By the way, the new Intel and PGI C++ and Fortran compilers, as well as even gcc, are supposed to be able to use AVX instructions automatically wherever appropriate, but I have not had the chance to compile a code to see if there are noticeable benefits.

Indeed, the intel compilers on the cluster at my (now ex-) university had AVX optimisation 6 months ago, but I couldn't do tests as the newest cores they had were Westmeres (dual xeon X5650 boxes, very nice).

I wish they had SB as it would have been significantly faster, as it was almost all floating point arithmetic.
 
Informative thread. Was only using Prime95 before reading this. Finally stabalised my set up lastnight (with IBT anyway). I'm OC'd to 4.5ghz @ 1.295v and getting 119.*** Gflops after 3 lots of 20 cycles. Max core temp was 69c. Gonna start 8 hrs of Prime later as well for the hell of it.
 
The biggest problem I had with IBT is TIME! I have 8GB of RAM and it takes 120s to do one run! (on max)

Bugger doing 35+ runs

Compared to a 12 hour prime, 2 hours is pretty rapid :rolleyes:

Also, if it's unstable, it'll almost always find it in the first 5 runs (10 mins).
 
How many GFLOPS average?

I can't say I remember, I didn't pay too much attention to it, other than it passed, but messed up idle a while later.
I do know that they were in line with each other, and there wasn't any "outliers", as they, to me, are an indication of instability.
 
I can't say I remember, I didn't pay too much attention to it, other than it passed, but messed up idle a while later.
I do know that they were in line with each other, and there wasn't any "outliers", as they, to me, are an indication of instability.

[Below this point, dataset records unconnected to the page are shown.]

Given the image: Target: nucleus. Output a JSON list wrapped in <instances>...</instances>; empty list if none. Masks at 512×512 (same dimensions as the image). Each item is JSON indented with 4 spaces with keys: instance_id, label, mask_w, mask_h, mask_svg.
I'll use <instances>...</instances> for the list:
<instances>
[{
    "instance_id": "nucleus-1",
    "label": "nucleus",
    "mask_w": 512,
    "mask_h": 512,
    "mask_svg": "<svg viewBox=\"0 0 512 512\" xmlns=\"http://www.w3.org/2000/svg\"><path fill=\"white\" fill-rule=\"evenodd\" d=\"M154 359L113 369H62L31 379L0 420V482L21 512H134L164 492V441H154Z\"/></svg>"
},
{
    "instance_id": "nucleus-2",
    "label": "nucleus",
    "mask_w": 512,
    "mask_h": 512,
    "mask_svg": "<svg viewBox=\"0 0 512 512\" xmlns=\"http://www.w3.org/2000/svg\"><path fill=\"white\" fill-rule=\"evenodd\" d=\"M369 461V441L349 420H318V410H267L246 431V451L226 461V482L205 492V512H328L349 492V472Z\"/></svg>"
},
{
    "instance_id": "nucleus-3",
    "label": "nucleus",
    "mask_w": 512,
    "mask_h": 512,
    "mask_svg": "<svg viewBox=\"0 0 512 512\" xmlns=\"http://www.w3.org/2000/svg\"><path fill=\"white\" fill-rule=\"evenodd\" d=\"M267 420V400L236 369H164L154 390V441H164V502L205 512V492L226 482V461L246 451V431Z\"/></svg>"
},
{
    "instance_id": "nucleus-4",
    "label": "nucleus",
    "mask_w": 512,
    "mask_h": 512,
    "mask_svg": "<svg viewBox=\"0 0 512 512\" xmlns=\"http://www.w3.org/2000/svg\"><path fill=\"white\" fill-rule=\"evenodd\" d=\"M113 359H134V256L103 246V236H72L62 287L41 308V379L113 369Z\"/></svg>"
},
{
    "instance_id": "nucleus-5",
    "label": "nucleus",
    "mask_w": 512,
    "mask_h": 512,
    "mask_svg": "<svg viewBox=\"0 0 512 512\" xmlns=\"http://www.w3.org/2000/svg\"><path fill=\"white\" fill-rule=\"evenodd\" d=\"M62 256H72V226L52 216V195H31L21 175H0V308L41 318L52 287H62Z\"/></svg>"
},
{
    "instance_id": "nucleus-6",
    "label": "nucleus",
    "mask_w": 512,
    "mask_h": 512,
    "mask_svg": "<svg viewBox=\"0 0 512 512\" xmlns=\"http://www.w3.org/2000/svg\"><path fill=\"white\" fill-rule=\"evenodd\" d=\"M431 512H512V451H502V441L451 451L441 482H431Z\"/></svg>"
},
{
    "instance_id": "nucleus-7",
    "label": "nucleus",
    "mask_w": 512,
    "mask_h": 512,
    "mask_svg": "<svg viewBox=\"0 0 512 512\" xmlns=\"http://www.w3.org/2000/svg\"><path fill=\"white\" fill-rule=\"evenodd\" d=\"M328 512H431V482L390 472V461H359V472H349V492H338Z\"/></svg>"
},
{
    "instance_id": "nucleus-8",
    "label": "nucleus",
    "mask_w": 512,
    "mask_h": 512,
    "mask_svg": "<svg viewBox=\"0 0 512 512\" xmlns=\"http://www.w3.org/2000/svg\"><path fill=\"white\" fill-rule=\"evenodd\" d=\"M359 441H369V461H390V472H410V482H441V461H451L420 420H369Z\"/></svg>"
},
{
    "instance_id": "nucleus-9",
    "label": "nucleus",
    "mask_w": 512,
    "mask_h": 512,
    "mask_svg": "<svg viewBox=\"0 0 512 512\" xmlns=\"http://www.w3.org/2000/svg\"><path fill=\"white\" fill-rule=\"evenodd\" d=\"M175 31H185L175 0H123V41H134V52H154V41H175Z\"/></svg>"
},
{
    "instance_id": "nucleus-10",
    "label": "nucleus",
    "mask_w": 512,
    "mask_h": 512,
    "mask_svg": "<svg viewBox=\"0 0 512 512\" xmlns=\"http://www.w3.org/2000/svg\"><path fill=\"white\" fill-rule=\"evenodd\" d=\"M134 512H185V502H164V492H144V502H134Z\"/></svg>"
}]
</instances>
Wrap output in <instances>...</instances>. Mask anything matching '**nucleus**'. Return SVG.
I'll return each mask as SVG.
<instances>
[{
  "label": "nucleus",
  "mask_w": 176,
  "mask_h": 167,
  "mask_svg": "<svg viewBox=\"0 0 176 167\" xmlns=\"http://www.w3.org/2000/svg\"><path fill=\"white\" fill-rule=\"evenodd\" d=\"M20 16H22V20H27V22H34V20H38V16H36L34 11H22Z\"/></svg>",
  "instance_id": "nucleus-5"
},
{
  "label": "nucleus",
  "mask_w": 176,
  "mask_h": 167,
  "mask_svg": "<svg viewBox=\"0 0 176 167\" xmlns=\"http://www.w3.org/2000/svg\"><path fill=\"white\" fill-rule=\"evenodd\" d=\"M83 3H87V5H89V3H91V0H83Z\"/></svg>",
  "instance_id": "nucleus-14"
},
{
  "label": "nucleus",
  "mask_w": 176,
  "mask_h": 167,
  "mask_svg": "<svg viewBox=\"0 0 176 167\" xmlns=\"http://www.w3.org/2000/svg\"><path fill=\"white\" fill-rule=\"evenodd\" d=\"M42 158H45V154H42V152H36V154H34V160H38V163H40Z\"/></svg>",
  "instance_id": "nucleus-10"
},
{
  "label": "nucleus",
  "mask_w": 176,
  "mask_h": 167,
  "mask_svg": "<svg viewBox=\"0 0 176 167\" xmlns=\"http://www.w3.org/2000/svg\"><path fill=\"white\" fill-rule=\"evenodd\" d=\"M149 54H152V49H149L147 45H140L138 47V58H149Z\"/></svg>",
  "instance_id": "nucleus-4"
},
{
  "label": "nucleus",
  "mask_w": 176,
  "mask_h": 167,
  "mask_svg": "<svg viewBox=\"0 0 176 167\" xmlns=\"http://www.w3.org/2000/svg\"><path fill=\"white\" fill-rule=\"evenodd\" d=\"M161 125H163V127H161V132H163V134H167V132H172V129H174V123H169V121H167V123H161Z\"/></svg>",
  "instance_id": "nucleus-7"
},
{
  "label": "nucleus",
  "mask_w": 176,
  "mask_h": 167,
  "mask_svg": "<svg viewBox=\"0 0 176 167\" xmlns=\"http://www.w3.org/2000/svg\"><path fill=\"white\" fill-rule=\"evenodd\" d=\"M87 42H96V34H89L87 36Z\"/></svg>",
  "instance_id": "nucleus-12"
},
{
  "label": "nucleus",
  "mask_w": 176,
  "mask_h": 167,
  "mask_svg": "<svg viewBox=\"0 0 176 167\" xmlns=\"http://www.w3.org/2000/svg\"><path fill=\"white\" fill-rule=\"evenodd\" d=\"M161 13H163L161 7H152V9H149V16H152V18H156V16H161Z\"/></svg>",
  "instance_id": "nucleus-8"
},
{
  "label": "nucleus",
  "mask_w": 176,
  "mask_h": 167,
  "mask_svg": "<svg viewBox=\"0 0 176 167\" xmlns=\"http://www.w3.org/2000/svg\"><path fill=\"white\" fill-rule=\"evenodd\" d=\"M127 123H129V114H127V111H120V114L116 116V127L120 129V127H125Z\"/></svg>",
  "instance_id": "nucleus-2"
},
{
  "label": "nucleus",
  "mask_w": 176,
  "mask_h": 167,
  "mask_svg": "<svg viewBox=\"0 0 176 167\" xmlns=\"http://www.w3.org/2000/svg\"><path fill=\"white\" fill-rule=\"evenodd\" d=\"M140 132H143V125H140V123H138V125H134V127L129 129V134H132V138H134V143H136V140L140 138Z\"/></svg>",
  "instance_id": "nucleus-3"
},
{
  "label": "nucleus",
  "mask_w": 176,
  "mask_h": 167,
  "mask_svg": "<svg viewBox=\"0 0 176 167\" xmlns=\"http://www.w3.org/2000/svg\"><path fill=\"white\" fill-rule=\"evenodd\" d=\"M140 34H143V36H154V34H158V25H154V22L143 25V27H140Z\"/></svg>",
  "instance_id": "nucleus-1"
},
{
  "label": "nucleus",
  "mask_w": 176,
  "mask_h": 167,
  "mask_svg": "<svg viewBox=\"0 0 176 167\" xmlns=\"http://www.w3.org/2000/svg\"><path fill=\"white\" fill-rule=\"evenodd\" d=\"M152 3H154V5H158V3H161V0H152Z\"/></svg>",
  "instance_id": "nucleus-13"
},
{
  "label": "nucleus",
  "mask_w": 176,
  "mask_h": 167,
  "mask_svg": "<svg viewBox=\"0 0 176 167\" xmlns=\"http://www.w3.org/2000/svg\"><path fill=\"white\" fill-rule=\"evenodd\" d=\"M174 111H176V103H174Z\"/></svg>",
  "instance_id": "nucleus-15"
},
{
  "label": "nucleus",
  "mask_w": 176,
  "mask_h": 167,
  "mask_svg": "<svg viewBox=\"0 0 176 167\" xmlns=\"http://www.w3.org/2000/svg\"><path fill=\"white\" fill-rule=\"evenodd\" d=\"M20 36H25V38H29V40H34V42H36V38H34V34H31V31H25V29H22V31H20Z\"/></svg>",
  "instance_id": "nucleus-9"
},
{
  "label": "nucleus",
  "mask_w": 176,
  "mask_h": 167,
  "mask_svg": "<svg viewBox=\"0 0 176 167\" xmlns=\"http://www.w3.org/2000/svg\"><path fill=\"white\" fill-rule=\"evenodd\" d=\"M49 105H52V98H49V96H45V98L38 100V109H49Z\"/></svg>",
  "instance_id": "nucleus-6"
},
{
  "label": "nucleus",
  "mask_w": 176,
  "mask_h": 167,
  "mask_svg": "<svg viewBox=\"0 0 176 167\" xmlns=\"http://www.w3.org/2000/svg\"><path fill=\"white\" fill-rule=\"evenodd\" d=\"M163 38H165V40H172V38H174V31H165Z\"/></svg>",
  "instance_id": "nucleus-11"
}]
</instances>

This might be a mistake I was making a lot before it was explained on this forum. Basically, you need to use enough memory to get the GFLOPS up to a good fraction of the peak GFLOPS (I usually say 80%). At 4.6 on SB with IBT v2.51 you should be getting 4*8*4.6=147.2 peak GFLOPS. 80% of that is about 118 GFLOPS. I suspect that when you stability tested it was doing far less than 118, so wasn't really stressing it, which is why you saw BSOD at idle.

If you fancy testing this out I'd be grateful :)
 
ok, well it did the 50 runs of IBT fine, a good 5hours+ of prime, loads of benchmarks and ran ok for general browsing, office etc. 5mins into crysis and BAM!!!! locked up.